On this recording, Henry Franklin fattens his trio sound with beautiful horn arrangements played by some of the best Southern California musicians available. Theo Saunders lends his composer skills to the project, as well as his whimsical innovation on piano. On McCoy Tyner’s pretty “Ballad for Aisha” you can appreciate the outstanding, intricate horn harmonics, arranged by reedman, Benn Clatworthy. Franklin and his sextet give a respectful nod to the legendary McCoy Tyner, who sadly passed away in March of 2020.

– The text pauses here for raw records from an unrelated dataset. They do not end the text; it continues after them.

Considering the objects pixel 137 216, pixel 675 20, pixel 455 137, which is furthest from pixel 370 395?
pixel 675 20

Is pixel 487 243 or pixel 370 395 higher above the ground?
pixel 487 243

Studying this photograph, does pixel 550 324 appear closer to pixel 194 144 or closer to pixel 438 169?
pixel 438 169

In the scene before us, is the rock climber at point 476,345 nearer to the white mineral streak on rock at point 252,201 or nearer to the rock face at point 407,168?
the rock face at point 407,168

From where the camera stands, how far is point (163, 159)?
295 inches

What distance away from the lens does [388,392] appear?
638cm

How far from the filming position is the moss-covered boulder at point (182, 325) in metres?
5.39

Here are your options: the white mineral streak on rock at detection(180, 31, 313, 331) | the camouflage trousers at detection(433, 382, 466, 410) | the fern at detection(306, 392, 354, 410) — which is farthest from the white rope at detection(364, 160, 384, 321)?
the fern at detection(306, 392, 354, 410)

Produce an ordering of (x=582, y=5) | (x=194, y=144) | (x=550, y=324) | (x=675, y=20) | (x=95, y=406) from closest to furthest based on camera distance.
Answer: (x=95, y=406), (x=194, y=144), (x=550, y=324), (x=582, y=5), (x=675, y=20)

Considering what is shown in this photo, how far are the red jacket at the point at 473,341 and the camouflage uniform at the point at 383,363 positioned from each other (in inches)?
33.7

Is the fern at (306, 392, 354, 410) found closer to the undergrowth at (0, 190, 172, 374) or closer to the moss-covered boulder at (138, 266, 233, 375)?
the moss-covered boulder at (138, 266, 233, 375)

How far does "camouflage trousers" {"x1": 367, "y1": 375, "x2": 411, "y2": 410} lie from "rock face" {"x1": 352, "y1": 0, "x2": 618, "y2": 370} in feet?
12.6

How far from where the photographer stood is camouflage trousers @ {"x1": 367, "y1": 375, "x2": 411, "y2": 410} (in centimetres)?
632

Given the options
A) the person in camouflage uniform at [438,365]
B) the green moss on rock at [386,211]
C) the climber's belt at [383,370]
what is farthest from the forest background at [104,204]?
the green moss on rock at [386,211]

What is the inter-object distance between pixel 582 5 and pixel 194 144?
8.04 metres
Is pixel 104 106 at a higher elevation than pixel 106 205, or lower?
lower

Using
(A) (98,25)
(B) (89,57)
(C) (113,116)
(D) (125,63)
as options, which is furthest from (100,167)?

During the COVID-19 pandemic, The Skipper (as we fondly refer to Henry Franklin) decided to record a project of music to celebrate events and people who have greatly impacted his life. Not only did our country lose over half a million souls to the virus, we also faced a ‘Black Lives Matter’ moment, when several people of color, both brown and black, died at the hands of America’s city police. Theo Saunders penned a composition to memorialize “Black Lives Lost.” It features a heartfelt trumpet solo by Nolan Shaheed, whose popular recording studio was also the birthplace of this intimate album of music. I enjoyed hearing Clatworthy pick up his alto flute and colorfully incorporate it into “The Valley of Search” arrangement. Clatworthy always brings his best to every project and usually is playing saxophone. This is a wonderful example of his woodwind diversity. Henry Franklin takes a solo that digs deeply into the valley of his bass tones, displaying adroitness of his instrument and displaying why he is celebrated as a bass master. One of my favorites on this album is the Clatworthy composition, “Skipper Meets Pharoah” in celebration of two mighty musicians and their friendship over many memorable years. The saxophone of Teodross Avery dances atop Franklins powerful, walking bass line and the always exciting Willie Jones III spurs the sextet straight-ahead on drums. His trap drum solo shows us why he is an innovative, in-demand drummer both on sessions and on stage. Another favorite of mine is “The Guardian” with its throwback theme and arrangement that reminds me of my teenage years and 1960 jazz, watching Art Blakey’s group in a smoke-filled coffee house called “The Minor Key” in Detroit. The closing tune is a Franklin composition titled, “Little Miss Laurie.” It’s a Latin-flavored ending to a dynamic album of music. With a cha-cha groove, Henry Franklin’s composition sprays joy from my CD player.

This is just good, solid jazz from top to bottom; beginning to end. You will want to slide this CD back into your player and listen to it time after time



From Jazz Weekly:

TIMELESS TONES…Henry “Skipper” Franklin: Showers of Blessings
(Published: June 07, 2021)
By George W. Harris

At 80 years young, bassist Henry “Skipper” Franklin is one of LA’s historical jazz figures. And, best of all, he’s still playing and sounding great, as this recent album with like minded all stars will attest. He mixes and matches his core team of Theo Saunders/p and Willie Jones III/dr with Yaokov Levy/fl, Najite Agindotan/perc, Benn Clatworthy/fl, Ryan Porter/tb, Nolan Shaheed/tp-fh and Teodross Avery/ts-ss on this collection of timeless gems.

Tropical flute flavors and percussion start things off on the tasty “Message to Marjorie” before The Skipper shifts into Comfort Food mode along with Avery on the leader’s blues shuffle “The Return of the Skipper” while Porter follows the leader’s lead on the hard driving modal “Coconut Island.” Clatworthy is misty on “Valley of Search” and the horn front line is shiny and sleek glides along on “Ballad for Aisha.” The sparks fly with some exciting tenor work on Benn Clatworthy’s “Skipper Meets Pharoah” and sweet soprano sounds along with Shaheed’s rich horn make you beg for more by the time the album closes with “Little Miss Laurie.” They make it sound so easy; so why can’t anyone else do it like this?